[Opening Data shown section]

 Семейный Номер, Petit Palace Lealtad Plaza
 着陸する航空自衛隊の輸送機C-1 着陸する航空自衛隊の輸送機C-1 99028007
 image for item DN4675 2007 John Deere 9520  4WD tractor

[Closing Data shown section]
[Opening Data shown section]

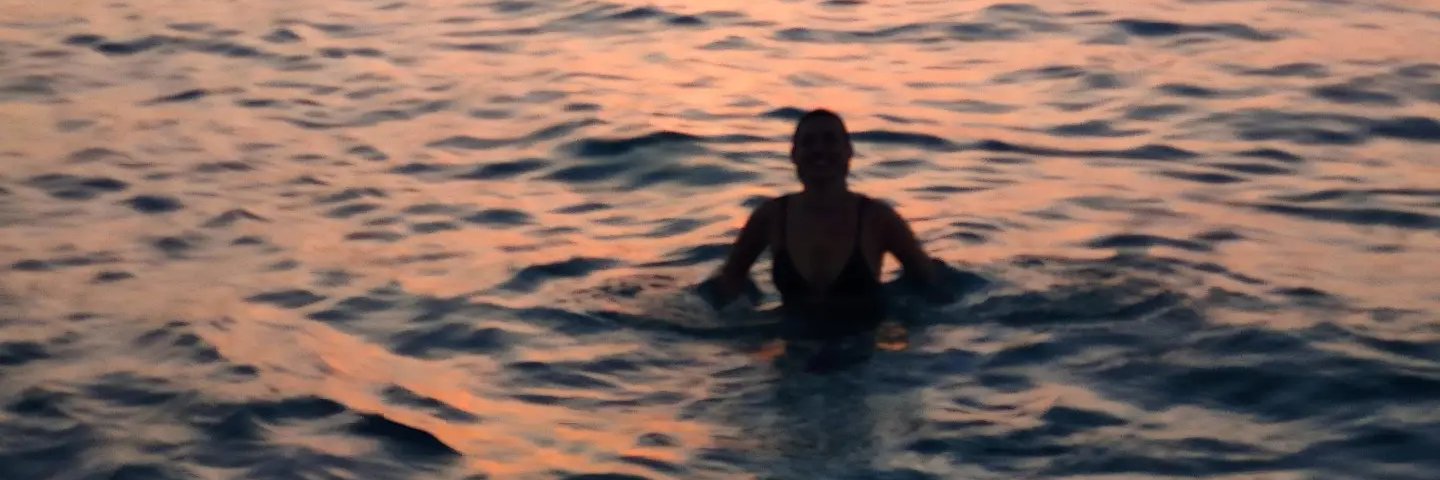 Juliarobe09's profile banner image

[Closing Data shown section]
[Opening Data shown section]

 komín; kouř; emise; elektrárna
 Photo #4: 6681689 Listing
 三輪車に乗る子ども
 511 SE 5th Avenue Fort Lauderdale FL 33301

[Closing Data shown section]

Quote, without alteration and with nothing else, the rows starting at the row that contains "Семейный Номер, Petit Palace Lealtad Plaza" and ending at the row that contains "image for item", including both of those rows.

Task solution
 Семейный Номер, Petit Palace Lealtad Plaza
 着陸する航空自衛隊の輸送機C-1 着陸する航空自衛隊の輸送機C-1 99028007
 image for item DN4675 2007 John Deere 9520  4WD tractor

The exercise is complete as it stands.